By Tom O’Connor
Amid an ongoing barrage of rockets from Gaza, where the Israel Defense Forces are engaged in an escalating military campaign against Palestinian factions, Israel has also faced rocket fire from Lebanon and most recently Syria, as a raging Middle East conflict threatens to spread across the region.© JALAA MAREY/AFP/Getty Images Israeli soldiers from the Golani Brigade take part in a drill near Moshav Odem in the Israeli-annexed Golan Heights on May 11.
“A short while ago, three rockets were fired from Syria into Israeli territory, one of which failed and fell in Syrian territory,” the IDF said Friday in statement sent to Newsweek. “As a result, an alert was activated in open areas only.”
The development comes just a day after the IDF reported three rockets fired from Lebanese territory into the Mediterranean Sea off the coast of Galilee. A Lebanese official told Newsweek at the time that those rockets likely originated from a Palestinian refugee camp of Rashidieh, where the Lebanese Armed Forces later discovered three rockets.
Shortly after that incident, Newsweek reached out to Syria’s permanent mission to the United Nations on Thursday asking if a rocket strike may be expected from Syria as well, but has yet to receive a response.
IDF spokesperson Lieutenant Colonel Jonathan Conricus told reporters earlier Friday that there were “no Israeli casualties and no damage” inflicted by the strike from Lebanon, but said that Israeli forces were keeping an eye on the country’s northern borders with Lebanon and Syria.
“We continue, of course, to be very vigilant, looking towards the north, the northeast and assessing everything happening there,” Conricus said at the time. “Currently, [there is] no significant change in the situation up in the north, but we are monitoring events closely.”
Later that day, however, pro-Palestinian protesters amassed at the country’s border with Lebanon and crossed the security fence, prompting IDF tank fire that killed one Lebanese citizen and injured another. The act prompted condemnation from Lebanese President Michel Aoun and criticism by the country’s powerful, Iran-backed Hezbollah movement.

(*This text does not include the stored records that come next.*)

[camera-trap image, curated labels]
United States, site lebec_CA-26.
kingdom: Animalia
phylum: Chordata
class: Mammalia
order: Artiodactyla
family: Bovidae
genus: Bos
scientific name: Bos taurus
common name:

Iranian Foreign Minister Mohammad Javad Zarif traveled to Syria on Wednesday to meet with President Bashar al-Assad and Foreign Minister Faisal al-Mekdad. In both meetings, the parties condemned Israel’s actions in the Gaza Strip.
Iran and allied militias, including Hezbollah, have backed Assad in his decade-long civil war against rebels and jihadis. Israel has accused Iran of using these groups to set up forward bases, and the IDF has conducted hundreds of airstrikes against suspected Iran-linked targets across the neighboring nation.
Israel has also faced several instances of rocket fire from Syria in recent years, operations Israel has blamed on Iran’s Revolutionary Guard and its elite Quds Force.
Meanwhile, the conflict over Gaza continued to escalate. The IDF sought to degrade the rocket-launching capabilities of Palestinian factions such as Hamas and Palestinian Islamic Jihad, both of which have received support from Iran. By IDF estimates, nearly 2,000 rockets have been fired, along with other weapons, in the worst violence to emerge from the Israeli-Palestinian conflict since 2014.
The current conflict erupted earlier this week when Israeli forces cracking down on protests over an attempt by Israeli families to evict Palestinians from the Sheikh Jarrah neighborhood of Jerusalem culminated in an Israeli raid on the revered Al-Aqsa Mosque, sparking outrage among Palestinians and other Arab and Muslim countries.
Israel remains in a technical state of war with both Lebanon and Syria, the latter of which regularly condemns Israel over its ongoing occupation of the Golan Heights region. The territory was first seized by Israel during a 1967 war, one of three in which a pro-Palestinian coalition of Arab nations fought with Israel.
Two of those warring states, Egypt and Jordan, have declared peace with Israel in the decades since, and four other Arab countries, the United Arab Emirates, Bahrain, Sudan and Morocco, have normalized ties with Israel over the past several months overseen by former President Donald Trump. These countries continue, however, to express support for Palestinians’ claims to lands also claimed by Israel since its 1948 establishment.